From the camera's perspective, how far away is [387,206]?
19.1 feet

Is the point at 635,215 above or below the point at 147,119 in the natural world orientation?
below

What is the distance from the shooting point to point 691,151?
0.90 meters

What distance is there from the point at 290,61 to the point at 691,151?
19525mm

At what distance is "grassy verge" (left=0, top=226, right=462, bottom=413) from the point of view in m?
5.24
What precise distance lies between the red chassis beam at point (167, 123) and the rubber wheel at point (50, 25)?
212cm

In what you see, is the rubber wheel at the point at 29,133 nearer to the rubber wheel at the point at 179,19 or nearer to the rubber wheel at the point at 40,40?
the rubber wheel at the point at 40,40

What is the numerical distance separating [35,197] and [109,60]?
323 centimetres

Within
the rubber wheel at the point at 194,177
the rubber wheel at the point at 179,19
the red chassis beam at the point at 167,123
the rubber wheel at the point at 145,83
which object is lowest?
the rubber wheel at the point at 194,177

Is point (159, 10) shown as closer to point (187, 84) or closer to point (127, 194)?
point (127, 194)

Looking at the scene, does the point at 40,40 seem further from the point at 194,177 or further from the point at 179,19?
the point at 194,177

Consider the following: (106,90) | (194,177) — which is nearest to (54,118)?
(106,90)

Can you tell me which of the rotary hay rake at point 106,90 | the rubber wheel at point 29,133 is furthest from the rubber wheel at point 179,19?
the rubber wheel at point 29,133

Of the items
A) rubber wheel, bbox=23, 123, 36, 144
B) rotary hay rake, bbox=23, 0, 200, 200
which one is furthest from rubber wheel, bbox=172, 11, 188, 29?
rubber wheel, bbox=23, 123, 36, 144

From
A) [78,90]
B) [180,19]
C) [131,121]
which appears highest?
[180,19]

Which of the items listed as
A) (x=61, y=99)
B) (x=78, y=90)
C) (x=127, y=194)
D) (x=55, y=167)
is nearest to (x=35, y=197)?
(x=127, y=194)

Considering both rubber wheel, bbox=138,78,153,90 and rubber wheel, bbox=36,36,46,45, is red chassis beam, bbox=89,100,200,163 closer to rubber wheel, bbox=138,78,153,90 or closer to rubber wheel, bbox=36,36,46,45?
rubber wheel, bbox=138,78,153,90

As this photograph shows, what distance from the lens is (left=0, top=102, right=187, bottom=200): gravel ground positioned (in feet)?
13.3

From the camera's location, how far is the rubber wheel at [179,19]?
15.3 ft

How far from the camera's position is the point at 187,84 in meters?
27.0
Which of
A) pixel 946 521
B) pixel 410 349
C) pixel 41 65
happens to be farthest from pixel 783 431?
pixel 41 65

Task description
Please return the data above exactly as given.

Response to the task
From the camera's perspective, how far away is [387,206]?
19.1 feet

Is the point at 635,215 above or below the point at 147,119 in the natural world orientation?
below

What is the distance from the shooting point to point 691,151?
0.90 meters

What distance is there from the point at 290,61 to the point at 691,151?
19525mm

At what distance is "grassy verge" (left=0, top=226, right=462, bottom=413) from the point of view in m?
5.24
What precise distance lies between the red chassis beam at point (167, 123) and the rubber wheel at point (50, 25)?
212cm

In what you see, is the rubber wheel at the point at 29,133 nearer to the rubber wheel at the point at 179,19 or nearer to the rubber wheel at the point at 40,40?
the rubber wheel at the point at 40,40

What is the numerical distance separating [35,197] and [109,60]?
323 centimetres

Within
the rubber wheel at the point at 194,177
the rubber wheel at the point at 179,19
the red chassis beam at the point at 167,123
the rubber wheel at the point at 145,83
which object is lowest?
the rubber wheel at the point at 194,177

Is point (159, 10) shown as closer to point (187, 84) or closer to point (127, 194)?
point (127, 194)

Looking at the scene, does the point at 40,40 seem further from the point at 194,177 or further from the point at 179,19?
the point at 194,177

Consider the following: (106,90) | (194,177) — which is nearest to (54,118)?
(106,90)

Can you tell me which of the rotary hay rake at point 106,90 | the rubber wheel at point 29,133 is furthest from the rubber wheel at point 179,19?
the rubber wheel at point 29,133

Of the items
A) rubber wheel, bbox=23, 123, 36, 144
B) rotary hay rake, bbox=23, 0, 200, 200
which one is furthest from rubber wheel, bbox=172, 11, 188, 29?
rubber wheel, bbox=23, 123, 36, 144

From
A) [78,90]
B) [180,19]
C) [131,121]
which appears highest?
[180,19]

Which of the items listed as
A) (x=61, y=99)
B) (x=78, y=90)
C) (x=127, y=194)
D) (x=55, y=167)
is nearest to (x=35, y=197)?
(x=127, y=194)

Considering both rubber wheel, bbox=138,78,153,90 and rubber wheel, bbox=36,36,46,45, is red chassis beam, bbox=89,100,200,163 closer to rubber wheel, bbox=138,78,153,90 or closer to rubber wheel, bbox=36,36,46,45?
rubber wheel, bbox=138,78,153,90

As this photograph shows, what distance from the lens is (left=0, top=102, right=187, bottom=200): gravel ground positioned (in feet)?
13.3

From the camera's location, how far is the rubber wheel at [179,19]?
15.3 ft

How far from the camera's position is the point at 187,84 in meters?
27.0
Which of
A) pixel 946 521
B) pixel 410 349
C) pixel 41 65
happens to be farthest from pixel 783 431?
pixel 41 65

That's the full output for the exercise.